§ **Given text**
Route 110 is a short highway in Jefferson County.  Its eastern terminus is at U.S. Route 67 about six miles (10 km) east of De Soto; its western terminus is at Route 21 a few miles north of De Soto.  De Soto and Olympian Village are the only cities on the route.

Route description
Route 110 begins at an intersection with Route 21 north of De Soto, heading southeast on a two-lane undivided road. The route passes through wooded areas with some fields and homes, crossing over Union Pacific's De Soto Subdivision and coming to an intersection with Route P. The road leaves the De Soto area and heads east through more rural areas with some development. Farther east, Route 110 comes to its eastern terminus at an interchange with US 67 in Olympian Village, where Route CC heads to the north.

§ **Data segment**

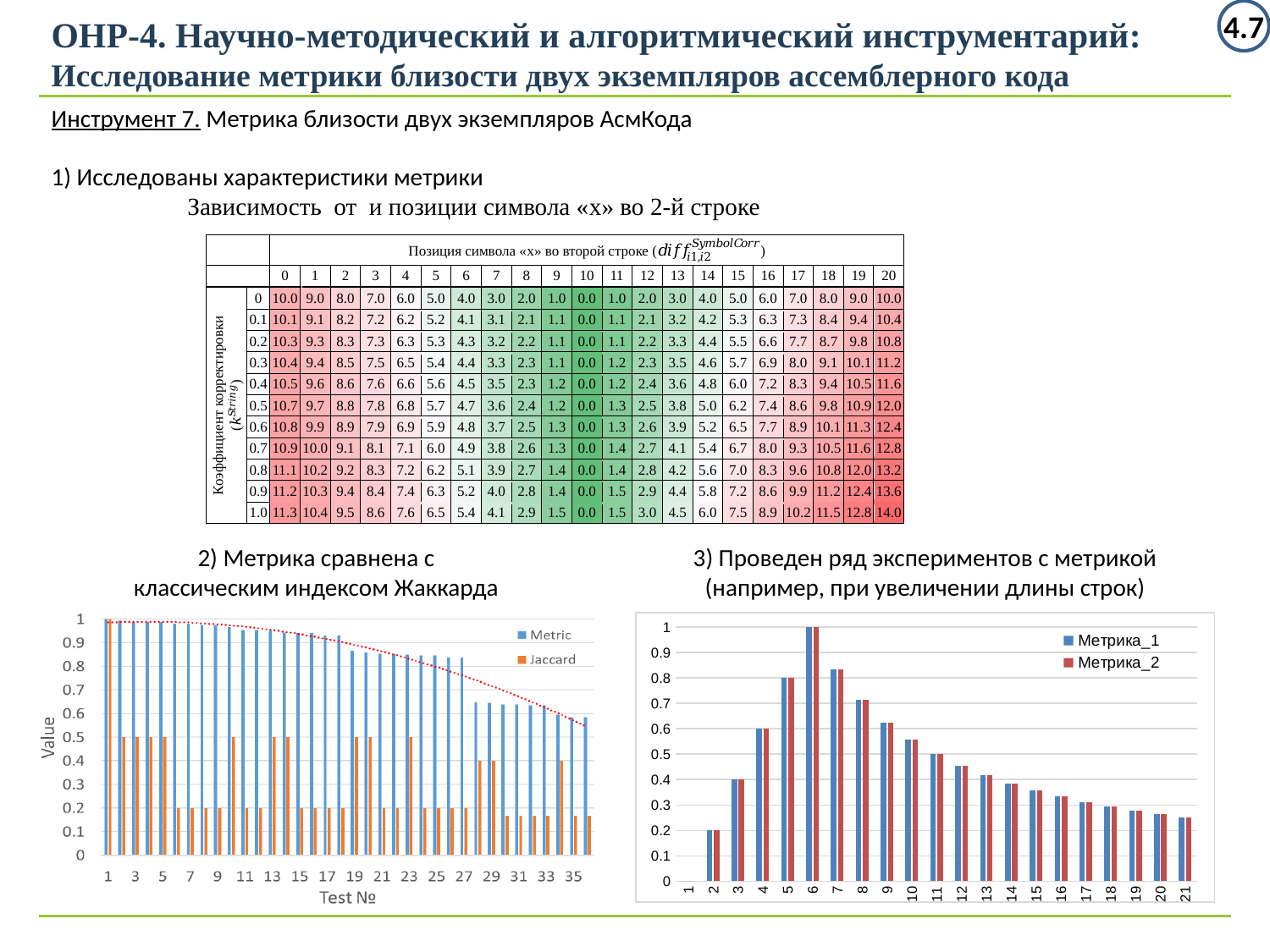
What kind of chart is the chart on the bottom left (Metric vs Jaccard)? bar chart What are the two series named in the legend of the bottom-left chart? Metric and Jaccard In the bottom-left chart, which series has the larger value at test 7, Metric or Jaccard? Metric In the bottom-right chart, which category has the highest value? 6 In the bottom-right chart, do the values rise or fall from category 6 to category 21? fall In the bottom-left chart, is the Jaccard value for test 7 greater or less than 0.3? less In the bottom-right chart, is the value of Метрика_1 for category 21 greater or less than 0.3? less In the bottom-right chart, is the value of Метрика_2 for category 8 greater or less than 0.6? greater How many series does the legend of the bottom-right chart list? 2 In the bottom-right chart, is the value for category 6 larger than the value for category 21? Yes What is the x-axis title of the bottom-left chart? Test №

§ **Exercises to complete**
1/ Answer these from the Route 110 text:
(a) How far east of De Soto is the route's eastern terminus?
(b) What railroad line does the route cross over?
(c) Which route heads north from the eastern terminus?
2/ Please carry the Route 110 text forward from its last sentence.
The lines after the Route 110 text were taken from a different source.

§ **Responses for each task**
1/
(a) About six miles (10 km)
(b) Union Pacific's De Soto Subdivision
(c) Route CC

2/
History
In January 2012, the Missouri Highways and Transportation Commission approved the use of Missouri Route 110 to include all of Missouri's part of the Chicago–Kansas City Expressway and to correspond to Illinois 110 from Hannibal, MO to Chicago.  The CKC Missouri 110 follows Interstate 35 from the Kansas State Line in Kansas City to US 36 in Cameron, then follows US 36 (and the short part of Interstate 72) to Hannibal.

The intersection with Route 21 was relocated to the south in July 2018.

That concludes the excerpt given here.